Stored items:

################

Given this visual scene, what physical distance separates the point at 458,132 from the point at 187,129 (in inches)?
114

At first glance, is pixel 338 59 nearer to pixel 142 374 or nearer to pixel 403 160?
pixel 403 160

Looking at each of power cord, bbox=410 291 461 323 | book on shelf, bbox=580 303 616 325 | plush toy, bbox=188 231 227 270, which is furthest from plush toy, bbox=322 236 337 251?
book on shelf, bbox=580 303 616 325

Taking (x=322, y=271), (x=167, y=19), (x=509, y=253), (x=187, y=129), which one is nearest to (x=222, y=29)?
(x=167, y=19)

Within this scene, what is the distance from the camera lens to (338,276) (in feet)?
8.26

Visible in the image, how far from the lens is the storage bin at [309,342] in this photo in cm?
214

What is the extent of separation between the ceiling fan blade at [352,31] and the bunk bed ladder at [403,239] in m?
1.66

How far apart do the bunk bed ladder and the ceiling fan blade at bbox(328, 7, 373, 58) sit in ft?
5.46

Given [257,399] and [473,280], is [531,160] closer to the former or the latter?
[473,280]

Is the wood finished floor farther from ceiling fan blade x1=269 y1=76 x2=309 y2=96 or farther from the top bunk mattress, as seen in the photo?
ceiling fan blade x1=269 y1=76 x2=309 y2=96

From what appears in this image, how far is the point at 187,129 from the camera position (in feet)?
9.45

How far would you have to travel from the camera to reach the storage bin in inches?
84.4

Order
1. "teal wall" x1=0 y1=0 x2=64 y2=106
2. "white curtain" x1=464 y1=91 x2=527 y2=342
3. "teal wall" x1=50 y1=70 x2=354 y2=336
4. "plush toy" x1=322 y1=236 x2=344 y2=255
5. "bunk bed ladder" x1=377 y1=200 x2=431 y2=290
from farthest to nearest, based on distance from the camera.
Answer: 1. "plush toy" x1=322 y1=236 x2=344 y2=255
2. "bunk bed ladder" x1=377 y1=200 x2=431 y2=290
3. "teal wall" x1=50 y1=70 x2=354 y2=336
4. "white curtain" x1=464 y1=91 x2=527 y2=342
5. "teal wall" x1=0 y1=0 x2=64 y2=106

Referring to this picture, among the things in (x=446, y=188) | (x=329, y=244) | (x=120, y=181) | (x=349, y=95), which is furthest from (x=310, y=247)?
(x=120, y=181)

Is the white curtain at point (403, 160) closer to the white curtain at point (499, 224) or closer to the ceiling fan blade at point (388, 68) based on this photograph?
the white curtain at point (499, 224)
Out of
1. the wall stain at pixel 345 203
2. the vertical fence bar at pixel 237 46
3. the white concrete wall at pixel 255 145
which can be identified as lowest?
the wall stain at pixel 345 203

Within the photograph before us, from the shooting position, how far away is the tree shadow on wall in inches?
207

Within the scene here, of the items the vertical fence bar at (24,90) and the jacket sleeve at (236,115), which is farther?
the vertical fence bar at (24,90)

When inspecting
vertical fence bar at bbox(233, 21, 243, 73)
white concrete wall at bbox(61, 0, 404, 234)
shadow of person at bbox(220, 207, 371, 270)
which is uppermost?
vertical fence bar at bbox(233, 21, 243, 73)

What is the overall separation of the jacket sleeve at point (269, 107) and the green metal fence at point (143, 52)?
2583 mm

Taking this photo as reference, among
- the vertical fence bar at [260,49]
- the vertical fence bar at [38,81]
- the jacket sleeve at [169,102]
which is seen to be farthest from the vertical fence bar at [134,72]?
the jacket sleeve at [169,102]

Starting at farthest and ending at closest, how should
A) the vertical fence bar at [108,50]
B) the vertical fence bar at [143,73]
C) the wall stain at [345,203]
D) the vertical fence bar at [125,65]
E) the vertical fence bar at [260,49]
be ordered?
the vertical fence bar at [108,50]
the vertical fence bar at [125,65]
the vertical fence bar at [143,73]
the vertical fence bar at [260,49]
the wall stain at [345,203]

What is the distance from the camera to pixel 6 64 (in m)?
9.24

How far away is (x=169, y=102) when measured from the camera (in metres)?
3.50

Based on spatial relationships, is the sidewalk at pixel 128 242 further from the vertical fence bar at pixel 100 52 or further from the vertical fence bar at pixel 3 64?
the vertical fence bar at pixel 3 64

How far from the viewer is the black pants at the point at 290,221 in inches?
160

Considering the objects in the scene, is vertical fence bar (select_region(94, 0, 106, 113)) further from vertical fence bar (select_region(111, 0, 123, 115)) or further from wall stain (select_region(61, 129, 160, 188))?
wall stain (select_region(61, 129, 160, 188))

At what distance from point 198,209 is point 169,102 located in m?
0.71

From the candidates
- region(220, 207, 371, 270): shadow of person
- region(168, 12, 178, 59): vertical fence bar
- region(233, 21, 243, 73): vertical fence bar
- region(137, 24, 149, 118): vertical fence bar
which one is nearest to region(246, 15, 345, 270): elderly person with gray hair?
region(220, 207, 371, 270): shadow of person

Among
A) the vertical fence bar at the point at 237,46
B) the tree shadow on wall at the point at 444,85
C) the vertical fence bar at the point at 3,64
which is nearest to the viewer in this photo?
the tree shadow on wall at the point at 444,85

################

Given exercise: Reproduce the entire listing above verbatim, keeping every line unchanged.

Correct answer:
Given this visual scene, what physical distance separates the point at 458,132 from the point at 187,129 (in inches)?
114

At first glance, is pixel 338 59 nearer to pixel 142 374 or nearer to pixel 403 160?
pixel 403 160

Looking at each of power cord, bbox=410 291 461 323 | book on shelf, bbox=580 303 616 325 | plush toy, bbox=188 231 227 270, which is furthest from plush toy, bbox=322 236 337 251?
book on shelf, bbox=580 303 616 325

Taking (x=322, y=271), (x=167, y=19), (x=509, y=253), (x=187, y=129), which one is nearest to (x=222, y=29)?
(x=167, y=19)

Within this scene, what is the distance from the camera lens to (338,276) (in feet)?
8.26

Visible in the image, how far from the lens is the storage bin at [309,342] in this photo in cm?
214

What is the extent of separation between the ceiling fan blade at [352,31] and the bunk bed ladder at [403,239] in m?
1.66

How far apart do the bunk bed ladder and the ceiling fan blade at bbox(328, 7, 373, 58) sit in ft?
5.46

Given [257,399] and [473,280], is [531,160] closer to the former or the latter?
[473,280]

Is the wood finished floor farther from ceiling fan blade x1=269 y1=76 x2=309 y2=96 or farther from the top bunk mattress, as seen in the photo?
ceiling fan blade x1=269 y1=76 x2=309 y2=96

From what appears in this image, how far is the point at 187,129 from the camera position (in feet)?
9.45

How far would you have to travel from the camera to reach the storage bin in inches?
84.4

Order
1. "teal wall" x1=0 y1=0 x2=64 y2=106
2. "white curtain" x1=464 y1=91 x2=527 y2=342
3. "teal wall" x1=50 y1=70 x2=354 y2=336
4. "plush toy" x1=322 y1=236 x2=344 y2=255
5. "bunk bed ladder" x1=377 y1=200 x2=431 y2=290
from farthest to nearest, based on distance from the camera.
Answer: 1. "plush toy" x1=322 y1=236 x2=344 y2=255
2. "bunk bed ladder" x1=377 y1=200 x2=431 y2=290
3. "teal wall" x1=50 y1=70 x2=354 y2=336
4. "white curtain" x1=464 y1=91 x2=527 y2=342
5. "teal wall" x1=0 y1=0 x2=64 y2=106

Referring to this picture, among the things in (x=446, y=188) | (x=329, y=244) | (x=120, y=181) | (x=349, y=95), which is furthest from (x=310, y=247)?
(x=120, y=181)

Is the white curtain at point (403, 160) closer to the white curtain at point (499, 224) or closer to the ceiling fan blade at point (388, 68) based on this photograph?
the white curtain at point (499, 224)
Out of
1. the wall stain at pixel 345 203
2. the vertical fence bar at pixel 237 46
3. the white concrete wall at pixel 255 145
which can be identified as lowest?
the wall stain at pixel 345 203

Within the photograph before us, from the shooting position, how far away is the tree shadow on wall in inches?
207

Within the scene here, of the items the vertical fence bar at (24,90) and the jacket sleeve at (236,115), which is farther?
the vertical fence bar at (24,90)

When inspecting
vertical fence bar at bbox(233, 21, 243, 73)
white concrete wall at bbox(61, 0, 404, 234)
shadow of person at bbox(220, 207, 371, 270)
which is uppermost?
vertical fence bar at bbox(233, 21, 243, 73)

What is the overall separation of the jacket sleeve at point (269, 107) and the green metal fence at point (143, 52)?
2583 mm

Taking this photo as reference, among
- the vertical fence bar at [260,49]
- the vertical fence bar at [38,81]
- the jacket sleeve at [169,102]
which is seen to be farthest from the vertical fence bar at [134,72]?
the jacket sleeve at [169,102]

Starting at farthest and ending at closest, how should
A) the vertical fence bar at [108,50]
B) the vertical fence bar at [143,73]
C) the wall stain at [345,203]
D) the vertical fence bar at [125,65]
E) the vertical fence bar at [260,49]
be ordered?
the vertical fence bar at [108,50]
the vertical fence bar at [125,65]
the vertical fence bar at [143,73]
the vertical fence bar at [260,49]
the wall stain at [345,203]

What is the distance from the camera to pixel 6 64 (in m)?
9.24

How far away is (x=169, y=102) when measured from the camera (in metres)?
3.50

Based on spatial relationships, is the sidewalk at pixel 128 242 further from the vertical fence bar at pixel 100 52 or further from the vertical fence bar at pixel 3 64?
the vertical fence bar at pixel 3 64

How far from the viewer is the black pants at the point at 290,221 in inches?
160

Considering the objects in the scene, is vertical fence bar (select_region(94, 0, 106, 113)) further from vertical fence bar (select_region(111, 0, 123, 115)) or further from wall stain (select_region(61, 129, 160, 188))?
wall stain (select_region(61, 129, 160, 188))

At what distance from point 198,209 is point 169,102 located in m?
0.71

From the candidates
- region(220, 207, 371, 270): shadow of person
- region(168, 12, 178, 59): vertical fence bar
- region(233, 21, 243, 73): vertical fence bar
- region(137, 24, 149, 118): vertical fence bar
which one is nearest to region(246, 15, 345, 270): elderly person with gray hair?
region(220, 207, 371, 270): shadow of person

Among
A) the vertical fence bar at the point at 237,46
B) the tree shadow on wall at the point at 444,85
C) the vertical fence bar at the point at 3,64
which is nearest to the viewer in this photo?
the tree shadow on wall at the point at 444,85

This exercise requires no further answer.